Para poder juntar peças remanescentes e exibi-las na Exposição da Cultura Missioneira, ele criou um projeto de educação patrimonial ligado à secretaria onde trabalha e ao Iphan. As primeiras doações foram recebidas em 2004, mas, até que seu sonho se concretize (“nosso objetivo é que isso fique exposto para que se conheça quem fundou a comunidade”, diz), são vários os obstáculos. Um deles é que muitas famílias não querem doar as peças, alegando que são herança de gerações. Outras só aceitam vender o material – e aí faltam recursos ao abnegado Braga, que mesmo assim já fez algumas compras com dinheiro do próprio bolso.

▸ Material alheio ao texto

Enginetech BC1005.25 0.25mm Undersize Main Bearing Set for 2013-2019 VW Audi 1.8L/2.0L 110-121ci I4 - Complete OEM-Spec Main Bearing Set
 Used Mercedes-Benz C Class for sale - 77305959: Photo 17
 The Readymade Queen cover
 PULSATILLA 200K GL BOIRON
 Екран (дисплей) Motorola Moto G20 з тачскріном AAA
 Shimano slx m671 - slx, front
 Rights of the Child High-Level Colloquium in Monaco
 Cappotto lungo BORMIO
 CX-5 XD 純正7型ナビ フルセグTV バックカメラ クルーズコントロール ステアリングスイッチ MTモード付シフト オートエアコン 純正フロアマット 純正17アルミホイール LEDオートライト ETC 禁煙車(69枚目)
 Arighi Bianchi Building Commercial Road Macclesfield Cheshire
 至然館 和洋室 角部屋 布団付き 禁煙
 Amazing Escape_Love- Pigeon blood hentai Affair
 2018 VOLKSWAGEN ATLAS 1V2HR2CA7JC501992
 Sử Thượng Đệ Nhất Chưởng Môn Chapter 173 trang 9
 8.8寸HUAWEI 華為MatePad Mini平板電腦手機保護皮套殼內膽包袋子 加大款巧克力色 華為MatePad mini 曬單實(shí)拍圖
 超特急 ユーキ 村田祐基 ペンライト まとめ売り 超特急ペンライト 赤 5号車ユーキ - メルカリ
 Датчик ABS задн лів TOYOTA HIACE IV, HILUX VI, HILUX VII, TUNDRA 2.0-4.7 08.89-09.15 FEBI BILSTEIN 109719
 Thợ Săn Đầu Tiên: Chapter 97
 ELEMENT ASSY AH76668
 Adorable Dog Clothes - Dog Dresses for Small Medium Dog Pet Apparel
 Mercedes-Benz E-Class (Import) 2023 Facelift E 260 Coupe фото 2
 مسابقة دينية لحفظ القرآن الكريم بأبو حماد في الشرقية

A exposição por enquanto ocupa uma construção inacabada e improvisada, onde parte do acervo já pode ser vista. “Temos muitas peças não expostas, por questão de segurança”, explica o servidor. É por isso que a maior parte dos itens exibidos é mais representativa das peculiaridades da cultura da região missioneira – que mistura elementos do período jesuítico-guarani com outros do gauchismo e da posterior colonização europeia, em especial alemã e polonesa – do que propriamente do tempo das reduções. Buscar recursos para permitir a compra de peças e a conclusão da obra é um dos itens permanentes da agenda de Valter Braga.